--- START ---

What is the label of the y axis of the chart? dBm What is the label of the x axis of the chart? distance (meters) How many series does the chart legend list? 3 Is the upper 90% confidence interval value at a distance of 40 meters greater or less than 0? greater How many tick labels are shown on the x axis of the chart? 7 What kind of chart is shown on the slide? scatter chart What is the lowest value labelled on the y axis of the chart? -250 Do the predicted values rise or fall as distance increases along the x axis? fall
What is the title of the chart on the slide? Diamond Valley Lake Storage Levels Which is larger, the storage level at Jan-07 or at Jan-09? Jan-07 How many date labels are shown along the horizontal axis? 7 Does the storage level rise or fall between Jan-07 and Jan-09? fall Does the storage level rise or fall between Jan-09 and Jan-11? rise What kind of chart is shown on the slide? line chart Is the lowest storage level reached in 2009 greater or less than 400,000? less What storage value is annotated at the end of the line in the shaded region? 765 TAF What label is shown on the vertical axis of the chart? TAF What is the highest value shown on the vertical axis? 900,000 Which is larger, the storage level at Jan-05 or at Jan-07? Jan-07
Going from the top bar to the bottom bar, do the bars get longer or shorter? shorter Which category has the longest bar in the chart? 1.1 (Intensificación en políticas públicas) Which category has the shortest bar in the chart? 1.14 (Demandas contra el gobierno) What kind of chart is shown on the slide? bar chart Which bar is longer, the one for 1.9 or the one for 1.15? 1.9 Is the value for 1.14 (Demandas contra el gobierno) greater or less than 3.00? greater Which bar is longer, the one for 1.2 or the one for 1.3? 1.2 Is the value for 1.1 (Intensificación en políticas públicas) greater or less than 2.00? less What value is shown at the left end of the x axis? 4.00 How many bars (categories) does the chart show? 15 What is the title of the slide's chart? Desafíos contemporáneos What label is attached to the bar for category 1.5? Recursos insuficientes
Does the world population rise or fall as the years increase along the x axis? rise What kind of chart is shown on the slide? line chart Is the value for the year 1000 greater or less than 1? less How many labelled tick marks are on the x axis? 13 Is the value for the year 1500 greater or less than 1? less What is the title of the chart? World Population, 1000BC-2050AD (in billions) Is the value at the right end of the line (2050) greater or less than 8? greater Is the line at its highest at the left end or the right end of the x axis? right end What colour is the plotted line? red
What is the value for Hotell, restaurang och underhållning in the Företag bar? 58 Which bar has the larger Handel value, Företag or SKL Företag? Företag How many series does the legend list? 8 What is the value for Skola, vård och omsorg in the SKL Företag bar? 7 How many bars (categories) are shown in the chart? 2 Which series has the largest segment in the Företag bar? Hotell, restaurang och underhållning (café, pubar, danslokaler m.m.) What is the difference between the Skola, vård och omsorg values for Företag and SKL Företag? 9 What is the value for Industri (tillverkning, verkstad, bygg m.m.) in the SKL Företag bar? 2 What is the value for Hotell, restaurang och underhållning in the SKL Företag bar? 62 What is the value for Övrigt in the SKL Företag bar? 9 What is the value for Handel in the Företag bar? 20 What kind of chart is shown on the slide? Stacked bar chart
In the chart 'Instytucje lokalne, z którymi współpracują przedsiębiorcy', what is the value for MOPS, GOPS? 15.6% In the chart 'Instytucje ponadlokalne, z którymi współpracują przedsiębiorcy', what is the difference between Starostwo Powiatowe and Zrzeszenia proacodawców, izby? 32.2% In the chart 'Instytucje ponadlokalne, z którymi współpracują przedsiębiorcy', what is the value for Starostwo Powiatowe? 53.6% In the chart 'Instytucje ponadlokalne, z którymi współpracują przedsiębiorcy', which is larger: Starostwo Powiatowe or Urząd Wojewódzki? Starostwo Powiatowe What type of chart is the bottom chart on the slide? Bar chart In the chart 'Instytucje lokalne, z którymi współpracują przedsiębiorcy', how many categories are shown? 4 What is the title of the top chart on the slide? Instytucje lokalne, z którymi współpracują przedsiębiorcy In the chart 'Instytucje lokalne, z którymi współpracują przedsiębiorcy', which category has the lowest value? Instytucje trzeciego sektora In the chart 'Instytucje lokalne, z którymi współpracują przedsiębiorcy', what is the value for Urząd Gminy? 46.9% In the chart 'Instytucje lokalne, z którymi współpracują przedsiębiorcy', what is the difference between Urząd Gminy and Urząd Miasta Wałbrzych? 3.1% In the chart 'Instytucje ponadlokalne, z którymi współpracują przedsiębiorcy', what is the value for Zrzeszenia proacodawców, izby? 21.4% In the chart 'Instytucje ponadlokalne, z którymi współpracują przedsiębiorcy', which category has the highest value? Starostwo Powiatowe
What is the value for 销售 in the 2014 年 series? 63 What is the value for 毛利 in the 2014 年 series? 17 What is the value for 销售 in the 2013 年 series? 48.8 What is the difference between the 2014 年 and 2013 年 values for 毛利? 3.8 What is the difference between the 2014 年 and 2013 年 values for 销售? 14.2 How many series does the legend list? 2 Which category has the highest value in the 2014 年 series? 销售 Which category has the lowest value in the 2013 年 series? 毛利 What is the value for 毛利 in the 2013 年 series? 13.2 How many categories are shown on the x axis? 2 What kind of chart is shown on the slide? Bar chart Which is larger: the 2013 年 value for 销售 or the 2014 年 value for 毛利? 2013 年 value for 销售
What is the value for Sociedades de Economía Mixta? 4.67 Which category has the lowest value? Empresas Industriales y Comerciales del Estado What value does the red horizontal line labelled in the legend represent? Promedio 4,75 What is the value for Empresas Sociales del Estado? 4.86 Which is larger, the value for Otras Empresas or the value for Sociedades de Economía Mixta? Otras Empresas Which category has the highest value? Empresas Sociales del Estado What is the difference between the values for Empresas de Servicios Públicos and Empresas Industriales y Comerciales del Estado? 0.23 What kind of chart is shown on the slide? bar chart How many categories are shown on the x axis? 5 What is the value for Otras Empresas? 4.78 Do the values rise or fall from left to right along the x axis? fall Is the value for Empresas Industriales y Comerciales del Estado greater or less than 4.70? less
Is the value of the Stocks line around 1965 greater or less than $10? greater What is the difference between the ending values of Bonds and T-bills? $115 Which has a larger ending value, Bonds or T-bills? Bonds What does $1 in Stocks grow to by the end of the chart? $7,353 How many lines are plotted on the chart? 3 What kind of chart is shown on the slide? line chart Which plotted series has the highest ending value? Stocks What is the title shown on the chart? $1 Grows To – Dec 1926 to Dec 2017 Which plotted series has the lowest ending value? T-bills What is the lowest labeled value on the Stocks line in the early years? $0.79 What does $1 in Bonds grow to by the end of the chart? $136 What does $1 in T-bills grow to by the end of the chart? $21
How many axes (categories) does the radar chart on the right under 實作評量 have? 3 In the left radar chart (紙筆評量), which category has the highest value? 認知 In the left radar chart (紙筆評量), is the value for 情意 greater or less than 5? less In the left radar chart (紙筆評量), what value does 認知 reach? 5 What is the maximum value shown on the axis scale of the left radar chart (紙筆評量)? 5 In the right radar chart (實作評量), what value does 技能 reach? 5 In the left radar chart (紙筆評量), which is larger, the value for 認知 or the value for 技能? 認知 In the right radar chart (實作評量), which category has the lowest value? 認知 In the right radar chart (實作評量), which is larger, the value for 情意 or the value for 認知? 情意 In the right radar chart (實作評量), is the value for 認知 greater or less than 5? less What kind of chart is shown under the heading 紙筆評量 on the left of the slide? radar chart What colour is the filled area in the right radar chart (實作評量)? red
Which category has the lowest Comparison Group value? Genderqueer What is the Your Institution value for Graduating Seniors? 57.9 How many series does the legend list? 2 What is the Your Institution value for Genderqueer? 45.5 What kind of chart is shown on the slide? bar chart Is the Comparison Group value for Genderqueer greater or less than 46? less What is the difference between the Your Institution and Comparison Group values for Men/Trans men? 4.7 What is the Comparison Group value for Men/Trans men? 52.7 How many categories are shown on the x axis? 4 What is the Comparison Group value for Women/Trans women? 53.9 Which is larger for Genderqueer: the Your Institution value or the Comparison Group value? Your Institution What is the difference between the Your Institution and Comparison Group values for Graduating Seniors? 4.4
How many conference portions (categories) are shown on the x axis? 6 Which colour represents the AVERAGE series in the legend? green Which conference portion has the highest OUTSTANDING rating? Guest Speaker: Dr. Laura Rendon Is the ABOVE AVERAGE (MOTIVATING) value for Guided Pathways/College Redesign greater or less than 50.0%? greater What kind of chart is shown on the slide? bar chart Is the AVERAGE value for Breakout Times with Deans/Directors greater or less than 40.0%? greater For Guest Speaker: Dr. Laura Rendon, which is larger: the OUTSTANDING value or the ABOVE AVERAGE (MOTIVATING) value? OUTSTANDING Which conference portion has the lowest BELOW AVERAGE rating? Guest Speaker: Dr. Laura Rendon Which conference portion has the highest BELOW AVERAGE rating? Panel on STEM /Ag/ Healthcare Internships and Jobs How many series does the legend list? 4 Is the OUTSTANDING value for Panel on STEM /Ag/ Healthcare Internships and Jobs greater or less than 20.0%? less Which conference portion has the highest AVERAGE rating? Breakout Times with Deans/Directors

--- END ---

- Work request -
How many of the lines above contain the word "tick"? Reply with the number alone.

- Answer box -
2